#### WHAT THE EXERCISE ASKS:
Transcribe the data in full and exactly, omitting any pictures.
--- Begin DATA ---
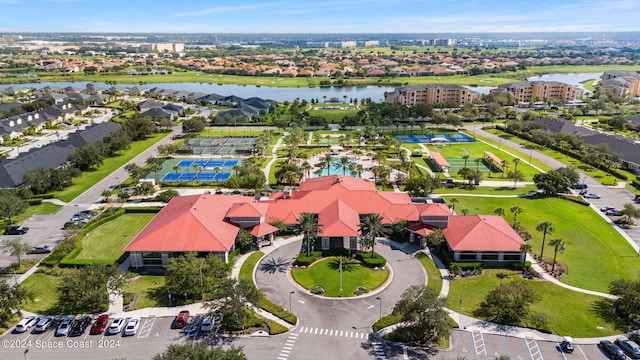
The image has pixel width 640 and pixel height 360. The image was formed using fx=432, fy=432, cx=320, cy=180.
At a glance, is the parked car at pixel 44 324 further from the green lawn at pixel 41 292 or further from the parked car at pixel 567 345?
the parked car at pixel 567 345

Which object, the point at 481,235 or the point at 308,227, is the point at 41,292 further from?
the point at 481,235

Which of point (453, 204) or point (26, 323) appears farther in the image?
point (453, 204)

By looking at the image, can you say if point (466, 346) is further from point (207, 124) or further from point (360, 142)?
point (207, 124)

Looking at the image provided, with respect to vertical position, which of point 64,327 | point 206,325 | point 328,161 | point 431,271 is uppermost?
point 328,161

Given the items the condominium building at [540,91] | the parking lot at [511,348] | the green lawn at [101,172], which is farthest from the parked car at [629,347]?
the condominium building at [540,91]

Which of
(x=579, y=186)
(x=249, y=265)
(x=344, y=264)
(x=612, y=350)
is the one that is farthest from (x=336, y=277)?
(x=579, y=186)

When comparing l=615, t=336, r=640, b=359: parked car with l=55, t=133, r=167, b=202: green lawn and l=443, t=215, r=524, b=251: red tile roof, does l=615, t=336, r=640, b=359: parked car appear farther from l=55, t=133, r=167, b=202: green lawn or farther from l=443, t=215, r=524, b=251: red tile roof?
l=55, t=133, r=167, b=202: green lawn

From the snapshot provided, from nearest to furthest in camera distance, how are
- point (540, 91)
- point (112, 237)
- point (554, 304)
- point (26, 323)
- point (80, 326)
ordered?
point (80, 326), point (26, 323), point (554, 304), point (112, 237), point (540, 91)
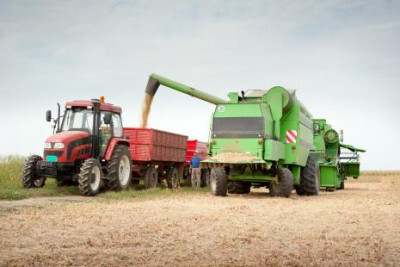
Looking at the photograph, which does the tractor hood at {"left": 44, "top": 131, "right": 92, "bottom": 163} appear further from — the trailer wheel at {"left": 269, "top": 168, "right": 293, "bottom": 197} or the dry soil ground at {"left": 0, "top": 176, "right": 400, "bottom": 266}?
the trailer wheel at {"left": 269, "top": 168, "right": 293, "bottom": 197}

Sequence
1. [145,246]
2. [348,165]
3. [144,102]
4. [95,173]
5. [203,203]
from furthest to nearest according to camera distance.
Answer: [348,165]
[144,102]
[95,173]
[203,203]
[145,246]

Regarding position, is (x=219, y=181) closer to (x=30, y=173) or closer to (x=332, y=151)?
(x=30, y=173)

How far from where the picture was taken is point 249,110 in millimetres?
17156

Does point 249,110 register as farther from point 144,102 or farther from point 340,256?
point 340,256

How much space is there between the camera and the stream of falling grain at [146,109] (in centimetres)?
2311

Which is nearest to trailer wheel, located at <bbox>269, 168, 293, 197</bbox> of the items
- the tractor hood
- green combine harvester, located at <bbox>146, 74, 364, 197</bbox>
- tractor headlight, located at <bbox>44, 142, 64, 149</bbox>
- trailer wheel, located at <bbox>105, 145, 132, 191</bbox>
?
green combine harvester, located at <bbox>146, 74, 364, 197</bbox>

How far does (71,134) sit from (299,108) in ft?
25.8

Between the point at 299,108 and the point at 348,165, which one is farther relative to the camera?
the point at 348,165

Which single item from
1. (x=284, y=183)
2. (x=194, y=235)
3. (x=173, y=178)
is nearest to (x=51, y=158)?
(x=284, y=183)

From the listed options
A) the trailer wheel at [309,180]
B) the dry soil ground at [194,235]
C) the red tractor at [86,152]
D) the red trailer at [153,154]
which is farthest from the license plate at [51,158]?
the trailer wheel at [309,180]

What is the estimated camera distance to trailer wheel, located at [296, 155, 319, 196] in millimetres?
19375

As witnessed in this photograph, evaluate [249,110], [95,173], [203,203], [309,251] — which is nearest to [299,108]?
[249,110]

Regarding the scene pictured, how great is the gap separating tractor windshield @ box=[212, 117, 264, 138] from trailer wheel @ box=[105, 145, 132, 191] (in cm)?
323

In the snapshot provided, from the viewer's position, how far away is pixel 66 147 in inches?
642
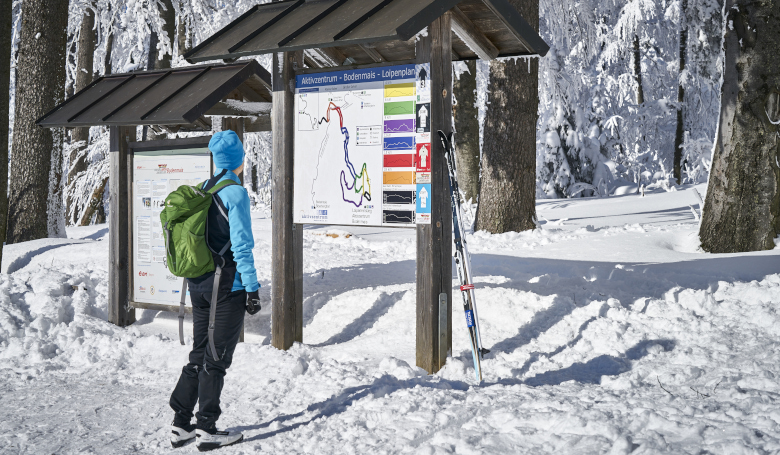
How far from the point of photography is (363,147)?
17.4ft

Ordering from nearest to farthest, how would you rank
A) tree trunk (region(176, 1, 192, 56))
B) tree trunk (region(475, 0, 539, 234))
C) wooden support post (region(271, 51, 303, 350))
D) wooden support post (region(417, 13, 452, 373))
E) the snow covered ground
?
the snow covered ground → wooden support post (region(417, 13, 452, 373)) → wooden support post (region(271, 51, 303, 350)) → tree trunk (region(475, 0, 539, 234)) → tree trunk (region(176, 1, 192, 56))

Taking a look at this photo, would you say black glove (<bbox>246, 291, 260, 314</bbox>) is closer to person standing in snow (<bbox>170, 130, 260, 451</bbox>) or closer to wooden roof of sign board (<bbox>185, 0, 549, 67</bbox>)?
person standing in snow (<bbox>170, 130, 260, 451</bbox>)

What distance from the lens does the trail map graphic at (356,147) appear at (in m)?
5.09

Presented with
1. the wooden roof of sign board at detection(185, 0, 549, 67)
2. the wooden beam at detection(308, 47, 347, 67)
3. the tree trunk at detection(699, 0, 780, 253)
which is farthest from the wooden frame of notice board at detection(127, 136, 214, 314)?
the tree trunk at detection(699, 0, 780, 253)

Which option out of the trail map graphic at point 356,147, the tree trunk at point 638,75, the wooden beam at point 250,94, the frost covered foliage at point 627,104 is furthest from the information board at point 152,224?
the tree trunk at point 638,75

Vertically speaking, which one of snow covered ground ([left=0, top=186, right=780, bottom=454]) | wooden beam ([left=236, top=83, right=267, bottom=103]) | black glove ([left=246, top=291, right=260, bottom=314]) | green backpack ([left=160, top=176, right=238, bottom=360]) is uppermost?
wooden beam ([left=236, top=83, right=267, bottom=103])

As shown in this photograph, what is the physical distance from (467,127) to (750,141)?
753cm

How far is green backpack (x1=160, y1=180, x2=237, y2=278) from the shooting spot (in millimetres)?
3639

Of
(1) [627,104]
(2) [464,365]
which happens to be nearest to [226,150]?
(2) [464,365]

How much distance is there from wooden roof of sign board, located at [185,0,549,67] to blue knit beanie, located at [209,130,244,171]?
1.23 meters

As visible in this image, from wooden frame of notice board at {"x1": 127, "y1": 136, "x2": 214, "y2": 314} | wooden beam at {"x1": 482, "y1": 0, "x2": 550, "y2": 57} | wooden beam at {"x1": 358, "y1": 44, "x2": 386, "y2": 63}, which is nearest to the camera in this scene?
wooden beam at {"x1": 482, "y1": 0, "x2": 550, "y2": 57}

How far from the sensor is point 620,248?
872 cm

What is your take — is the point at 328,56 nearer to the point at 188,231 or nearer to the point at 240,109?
the point at 240,109

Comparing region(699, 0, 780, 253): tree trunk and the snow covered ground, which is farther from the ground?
region(699, 0, 780, 253): tree trunk
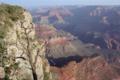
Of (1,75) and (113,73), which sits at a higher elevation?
(1,75)

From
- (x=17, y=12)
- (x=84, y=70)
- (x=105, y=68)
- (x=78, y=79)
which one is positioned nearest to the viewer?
(x=17, y=12)

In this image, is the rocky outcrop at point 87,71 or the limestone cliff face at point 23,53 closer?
the limestone cliff face at point 23,53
--- End DATA ---
#### FINISHED EXERCISE:
The image has pixel width 640 and pixel height 360. The image was formed using fx=432, fy=432, cx=320, cy=180.
At a glance, is the parked car at pixel 44 324 further from the green lawn at pixel 41 292 or further from the parked car at pixel 567 345?
the parked car at pixel 567 345

Which object, the point at 481,235 or the point at 308,227, is the point at 41,292 further from?
the point at 481,235

Which of point (453, 204) or point (26, 323) appears farther in the image?
point (453, 204)

By looking at the image, can you say if point (466, 346) is further from point (207, 124) or further from point (360, 142)?
point (207, 124)

Looking at the image provided, with respect to vertical position, which of point 64,327 | point 206,325 | point 328,161 | point 431,271 is uppermost?
point 328,161

Given the items the condominium building at [540,91] | the parking lot at [511,348] | the green lawn at [101,172], which is farthest from the parked car at [629,347]?
the condominium building at [540,91]

Which of
(x=579, y=186)
(x=249, y=265)
(x=344, y=264)
(x=612, y=350)
is the one that is farthest from (x=336, y=277)?
(x=579, y=186)

When comparing l=615, t=336, r=640, b=359: parked car with l=55, t=133, r=167, b=202: green lawn and l=443, t=215, r=524, b=251: red tile roof, does l=615, t=336, r=640, b=359: parked car appear farther from l=55, t=133, r=167, b=202: green lawn or farther from l=443, t=215, r=524, b=251: red tile roof?
l=55, t=133, r=167, b=202: green lawn

From the snapshot provided, from nearest to furthest in camera distance, how are
- point (540, 91)
- point (112, 237)
- point (554, 304)
- point (26, 323)
- point (80, 326)
ordered?
point (80, 326), point (26, 323), point (554, 304), point (112, 237), point (540, 91)
Looking at the photograph, which does the tractor hood at {"left": 44, "top": 131, "right": 92, "bottom": 163} appear further from — the trailer wheel at {"left": 269, "top": 168, "right": 293, "bottom": 197} or the dry soil ground at {"left": 0, "top": 176, "right": 400, "bottom": 266}?
the trailer wheel at {"left": 269, "top": 168, "right": 293, "bottom": 197}

Sequence
1. [145,246]
2. [348,165]
3. [144,102]
4. [95,173]
5. [203,203]
from furthest to nearest according to camera distance.
Answer: [348,165]
[144,102]
[95,173]
[203,203]
[145,246]

Regarding position, is (x=219, y=181) closer to (x=30, y=173) or closer to (x=332, y=151)?
(x=30, y=173)

How far from where the picture was taken is point 249,110 in millimetres?
17156

Does point 249,110 register as farther from point 144,102 or farther from point 340,256?
point 340,256

How much space is there between the camera and the stream of falling grain at [146,109] (in centimetres)?
2311

Which is nearest to trailer wheel, located at <bbox>269, 168, 293, 197</bbox> of the items
- the tractor hood
- green combine harvester, located at <bbox>146, 74, 364, 197</bbox>
- tractor headlight, located at <bbox>44, 142, 64, 149</bbox>
- trailer wheel, located at <bbox>105, 145, 132, 191</bbox>
?
green combine harvester, located at <bbox>146, 74, 364, 197</bbox>

How far does (71,134) sit from (299,108) in ft?
25.8

Between the point at 299,108 and the point at 348,165, which one is farther relative to the camera?
the point at 348,165

Which single item from
1. (x=284, y=183)
2. (x=194, y=235)
3. (x=173, y=178)
is nearest to (x=51, y=158)?
(x=284, y=183)

From the listed options
A) the trailer wheel at [309,180]
B) the dry soil ground at [194,235]
C) the red tractor at [86,152]
D) the red trailer at [153,154]
which is farthest from the license plate at [51,158]?
the trailer wheel at [309,180]

What is the estimated camera distance to trailer wheel, located at [296, 155, 319, 196] in millimetres?
19375

As witnessed in this photograph, evaluate [249,110], [95,173], [203,203], [309,251] — which is nearest to [299,108]?
[249,110]

Regarding the scene pictured, how great is the gap separating tractor windshield @ box=[212, 117, 264, 138] from trailer wheel @ box=[105, 145, 132, 191] (in cm)?
323

In the snapshot provided, from the viewer's position, how far away is pixel 66 147 in inches?
642
How far from the point of photography is (363,147)?
17.4ft

Ordering from nearest to farthest, how would you rank
A) tree trunk (region(176, 1, 192, 56))
B) tree trunk (region(475, 0, 539, 234))
C) wooden support post (region(271, 51, 303, 350))
D) wooden support post (region(417, 13, 452, 373))
E) the snow covered ground
?
the snow covered ground → wooden support post (region(417, 13, 452, 373)) → wooden support post (region(271, 51, 303, 350)) → tree trunk (region(475, 0, 539, 234)) → tree trunk (region(176, 1, 192, 56))

Taking a look at this photo, would you say black glove (<bbox>246, 291, 260, 314</bbox>) is closer to person standing in snow (<bbox>170, 130, 260, 451</bbox>) or closer to wooden roof of sign board (<bbox>185, 0, 549, 67</bbox>)?
person standing in snow (<bbox>170, 130, 260, 451</bbox>)

What distance from the lens does the trail map graphic at (356,147) appear at (in m)?
5.09

Presented with
1. the wooden roof of sign board at detection(185, 0, 549, 67)
2. the wooden beam at detection(308, 47, 347, 67)
3. the tree trunk at detection(699, 0, 780, 253)
which is farthest from the wooden frame of notice board at detection(127, 136, 214, 314)?
the tree trunk at detection(699, 0, 780, 253)

Which option out of the trail map graphic at point 356,147, the tree trunk at point 638,75, the wooden beam at point 250,94, the frost covered foliage at point 627,104 is furthest from the information board at point 152,224?
the tree trunk at point 638,75

Vertically speaking, which one of snow covered ground ([left=0, top=186, right=780, bottom=454]) | wooden beam ([left=236, top=83, right=267, bottom=103]) | black glove ([left=246, top=291, right=260, bottom=314]) | green backpack ([left=160, top=176, right=238, bottom=360]) is uppermost?
wooden beam ([left=236, top=83, right=267, bottom=103])

As shown in this photograph, what is the physical distance from (467,127) to (750,141)?
753cm

How far is green backpack (x1=160, y1=180, x2=237, y2=278) from the shooting spot (in millimetres)?
3639

Of
(1) [627,104]
(2) [464,365]
which happens to be nearest to [226,150]?
(2) [464,365]

How much distance is there from wooden roof of sign board, located at [185,0,549,67] to blue knit beanie, located at [209,130,244,171]?
1.23 meters

As visible in this image, from wooden frame of notice board at {"x1": 127, "y1": 136, "x2": 214, "y2": 314} | wooden beam at {"x1": 482, "y1": 0, "x2": 550, "y2": 57} | wooden beam at {"x1": 358, "y1": 44, "x2": 386, "y2": 63}, which is nearest to the camera in this scene?
wooden beam at {"x1": 482, "y1": 0, "x2": 550, "y2": 57}

How far from the sensor is point 620,248?
872 cm

What is your take — is the point at 328,56 nearer to the point at 188,231 or nearer to the point at 240,109?
the point at 240,109

Comparing region(699, 0, 780, 253): tree trunk and the snow covered ground, which is farther from the ground?
region(699, 0, 780, 253): tree trunk
Of (1,75) and (113,73), which sits at a higher elevation?
(1,75)

From
- (x=17, y=12)
- (x=84, y=70)
- (x=105, y=68)
- (x=78, y=79)
which one is positioned nearest to the viewer?
(x=17, y=12)

In this image, is the rocky outcrop at point 87,71 or the limestone cliff face at point 23,53 closer?
the limestone cliff face at point 23,53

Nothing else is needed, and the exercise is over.